◆ **Challenge A**: List every term in the rugby account that contains a digit.
◆ **Challenge B**: Find each line in the records that contains the string "fill", matching case exactly, and copy those lines.

◆ **Provided text**:
────
This is supposed to be tiny little vignettes of rugby reality. A lens of reality. Three of my vertabrae are fused, c6,c5, i forget which way the sequence goes. They used to let us slam into each other in the front row. And I was sitting on the shoulders of a massive individual known as the love beast, among others. Sometimes it takes a minute for me to turn my head and the signals still get to the same place, but they take a detour, that's all. Doctors bore me. Here is a true account of what happened when I weighed what a fat prop weighs and had a tiny little stroke-ish thing that I fought off. Paralysis is no fun. A collapsed scrum is no fun.
In my senior year in high school, I wrestled at 124 and could have gone lower but there were two freshman "legacies" at those weights. A zimmerman and a bieber, both from wrestling families, brothers to sectional champions, purebreds. So it really started to surprise me to be called "big guy" when I started attending Community College of Philadelphia in 1981. I thought they were calling me fat. I had the typical small dude chip on my shoulder and walked around in a rage when people would call me fat.
────
◆ **Records supplied**:

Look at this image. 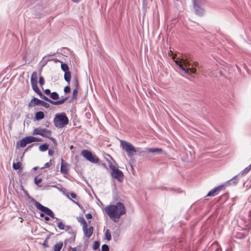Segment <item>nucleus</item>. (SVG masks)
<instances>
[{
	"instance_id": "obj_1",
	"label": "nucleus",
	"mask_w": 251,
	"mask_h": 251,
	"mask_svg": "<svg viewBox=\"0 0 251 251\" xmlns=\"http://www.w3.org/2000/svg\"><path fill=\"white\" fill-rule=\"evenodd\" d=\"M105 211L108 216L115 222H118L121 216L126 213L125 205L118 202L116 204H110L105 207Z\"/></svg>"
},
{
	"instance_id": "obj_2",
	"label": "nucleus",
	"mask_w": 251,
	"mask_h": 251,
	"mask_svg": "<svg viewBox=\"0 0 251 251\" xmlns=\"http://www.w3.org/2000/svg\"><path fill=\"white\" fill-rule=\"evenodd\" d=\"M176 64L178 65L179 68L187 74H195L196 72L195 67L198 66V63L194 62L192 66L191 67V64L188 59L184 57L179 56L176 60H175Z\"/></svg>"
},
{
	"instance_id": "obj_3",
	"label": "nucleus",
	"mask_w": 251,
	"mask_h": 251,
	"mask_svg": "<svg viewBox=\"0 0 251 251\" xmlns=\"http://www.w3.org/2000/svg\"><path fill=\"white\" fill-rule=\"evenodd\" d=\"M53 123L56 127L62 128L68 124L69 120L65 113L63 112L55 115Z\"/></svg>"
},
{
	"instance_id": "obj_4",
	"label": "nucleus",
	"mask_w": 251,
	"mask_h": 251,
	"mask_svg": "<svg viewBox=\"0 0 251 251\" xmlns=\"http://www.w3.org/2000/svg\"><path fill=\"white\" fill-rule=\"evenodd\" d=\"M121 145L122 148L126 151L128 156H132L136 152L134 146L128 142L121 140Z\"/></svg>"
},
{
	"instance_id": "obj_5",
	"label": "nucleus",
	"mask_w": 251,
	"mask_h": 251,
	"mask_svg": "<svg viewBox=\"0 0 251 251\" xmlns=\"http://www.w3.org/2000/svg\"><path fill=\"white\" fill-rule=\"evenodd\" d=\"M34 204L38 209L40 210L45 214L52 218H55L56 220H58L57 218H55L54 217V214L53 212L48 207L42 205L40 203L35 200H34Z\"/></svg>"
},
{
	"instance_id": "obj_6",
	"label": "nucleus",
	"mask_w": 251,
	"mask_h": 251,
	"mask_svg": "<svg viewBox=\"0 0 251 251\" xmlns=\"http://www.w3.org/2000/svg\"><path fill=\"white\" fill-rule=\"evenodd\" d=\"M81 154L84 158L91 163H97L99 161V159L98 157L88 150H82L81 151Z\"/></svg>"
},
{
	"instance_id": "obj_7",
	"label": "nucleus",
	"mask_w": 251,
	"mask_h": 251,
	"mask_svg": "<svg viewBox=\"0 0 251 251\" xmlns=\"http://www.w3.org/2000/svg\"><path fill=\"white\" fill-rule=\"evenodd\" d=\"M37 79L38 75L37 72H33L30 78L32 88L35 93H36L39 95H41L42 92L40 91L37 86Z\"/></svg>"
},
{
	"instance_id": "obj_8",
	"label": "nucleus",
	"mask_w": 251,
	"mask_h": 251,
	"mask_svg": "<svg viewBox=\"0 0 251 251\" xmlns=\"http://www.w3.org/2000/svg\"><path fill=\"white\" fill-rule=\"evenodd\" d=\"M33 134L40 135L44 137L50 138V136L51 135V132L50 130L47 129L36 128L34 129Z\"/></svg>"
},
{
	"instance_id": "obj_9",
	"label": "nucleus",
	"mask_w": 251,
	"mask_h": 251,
────
◆ **Complete response A**: c6, c5, 124, 1981

◆ **Complete response B**:
	"mask_svg": "<svg viewBox=\"0 0 251 251\" xmlns=\"http://www.w3.org/2000/svg\"><path fill=\"white\" fill-rule=\"evenodd\" d=\"M105 211L108 216L115 222H118L121 216L126 213L125 205L118 202L116 204H110L105 207Z\"/></svg>"
	"mask_svg": "<svg viewBox=\"0 0 251 251\" xmlns=\"http://www.w3.org/2000/svg\"><path fill=\"white\" fill-rule=\"evenodd\" d=\"M176 64L178 65L179 68L187 74H195L196 72L195 67L198 66V63L194 62L192 66L191 67V64L188 59L184 57L179 56L176 60H175Z\"/></svg>"
	"mask_svg": "<svg viewBox=\"0 0 251 251\" xmlns=\"http://www.w3.org/2000/svg\"><path fill=\"white\" fill-rule=\"evenodd\" d=\"M53 123L56 127L62 128L68 124L69 120L65 113L63 112L55 115Z\"/></svg>"
	"mask_svg": "<svg viewBox=\"0 0 251 251\" xmlns=\"http://www.w3.org/2000/svg\"><path fill=\"white\" fill-rule=\"evenodd\" d=\"M121 145L122 148L126 151L128 156H132L136 152L134 146L128 142L121 140Z\"/></svg>"
	"mask_svg": "<svg viewBox=\"0 0 251 251\" xmlns=\"http://www.w3.org/2000/svg\"><path fill=\"white\" fill-rule=\"evenodd\" d=\"M34 204L38 209L40 210L45 214L52 218H55L56 220H58L57 218H55L54 217V214L53 212L48 207L42 205L40 203L35 200H34Z\"/></svg>"
	"mask_svg": "<svg viewBox=\"0 0 251 251\" xmlns=\"http://www.w3.org/2000/svg\"><path fill=\"white\" fill-rule=\"evenodd\" d=\"M81 154L84 158L91 163H97L99 161V159L98 157L88 150H82L81 151Z\"/></svg>"
	"mask_svg": "<svg viewBox=\"0 0 251 251\" xmlns=\"http://www.w3.org/2000/svg\"><path fill=\"white\" fill-rule=\"evenodd\" d=\"M37 79L38 75L37 72H33L30 78L32 88L35 93H36L39 95H41L42 92L40 91L37 86Z\"/></svg>"
	"mask_svg": "<svg viewBox=\"0 0 251 251\" xmlns=\"http://www.w3.org/2000/svg\"><path fill=\"white\" fill-rule=\"evenodd\" d=\"M33 134L40 135L44 137L50 138V136L51 135V132L50 130L47 129L36 128L34 129Z\"/></svg>"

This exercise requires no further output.